Written by Randy McDonald

February 21, 2017 at 4:00 pm

[LINK] “The Stories We Tell about Resettlement: Refugees, Asylum and the #MuslimBan”

leave a comment »

Anthropologist Nadia El-Shaarawi, writing at Savage Minds, describes her experiences interviewing Middle Eastern candidates for refugee status and frames them in the context of the anti-refugee sentiment and exclusionary state structures.

As a volunteer legal advocate working with refugees who were seeking resettlement, I learned to ask detailed questions about persecution. These were the kind of questions you would never ask in polite conversation: Who kidnapped your best friend? Were they wearing uniforms? What did those uniforms look like? Where did they hit you? Did you pay a ransom for her release? How did you identify her body? Questions like these, which refugees are asked over and over as part of the already extreme vetting that they undergo to be granted asylum and resettlement, are personal, intimate, painful. They demand a precise and consistent command of autobiographical detail and the strength to revisit events that one might otherwise want to forget. They try to get to the heart of what happened to a person, what forced them to leave everything behind.

On a more cynical level, these questions try to catch a person in a lie, to identify those who are not “deserving” of refuge. The answers are checked and cross-checked, asked again and again across multiple agencies and organizations. In separate interviews, family members are asked the same questions. Do the answers match up? Do the dates and places make sense? Were you a victim of persecution? Are you who you say you are? While these questions and their answers shape the narrative of an individual resettlement case, there is a way in which they don’t get to the heart of what happened to a person, why someone was forced to flee, cross at least one border to enter another state, and is now seeking resettlement in a third country.

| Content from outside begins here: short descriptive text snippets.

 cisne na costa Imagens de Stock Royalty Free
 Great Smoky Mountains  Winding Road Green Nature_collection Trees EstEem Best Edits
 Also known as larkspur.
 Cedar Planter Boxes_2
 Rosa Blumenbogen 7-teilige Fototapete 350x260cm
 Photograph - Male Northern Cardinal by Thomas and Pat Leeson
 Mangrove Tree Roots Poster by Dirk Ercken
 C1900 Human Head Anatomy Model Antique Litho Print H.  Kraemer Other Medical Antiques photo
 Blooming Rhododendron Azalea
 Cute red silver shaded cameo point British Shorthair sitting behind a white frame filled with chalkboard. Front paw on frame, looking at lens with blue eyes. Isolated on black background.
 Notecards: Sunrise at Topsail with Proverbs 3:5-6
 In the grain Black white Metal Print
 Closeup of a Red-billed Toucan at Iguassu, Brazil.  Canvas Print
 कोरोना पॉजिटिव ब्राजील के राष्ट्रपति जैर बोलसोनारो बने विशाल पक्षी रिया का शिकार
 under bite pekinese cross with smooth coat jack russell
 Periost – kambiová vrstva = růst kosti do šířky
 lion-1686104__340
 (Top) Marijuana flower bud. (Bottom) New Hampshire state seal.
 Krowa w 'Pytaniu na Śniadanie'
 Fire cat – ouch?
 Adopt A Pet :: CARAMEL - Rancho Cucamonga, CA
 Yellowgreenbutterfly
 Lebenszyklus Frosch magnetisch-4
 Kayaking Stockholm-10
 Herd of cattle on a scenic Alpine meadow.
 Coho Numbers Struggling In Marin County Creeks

Vetting, extreme or otherwise, is about inclusion and exclusion. But before someone even gets to the arduous, opaque process of being considered for resettlement in the United States, decisions are made at the executive level about who to include in a broader sense. While the Refugee Convention provides protection for any person with a “well-founded fear of persecution” on specific grounds, this has never been the full story of the US refugee program, where a presidential determination each year decides how many refugees will be resettled, and from where. Some die-hard advocates and detractors aside, refugee resettlement has historically had bipartisan support and mostly stays under the radar of public attention, except, it seems, in moments where it becomes a reflection of broader anxieties and struggles over belonging and exclusion.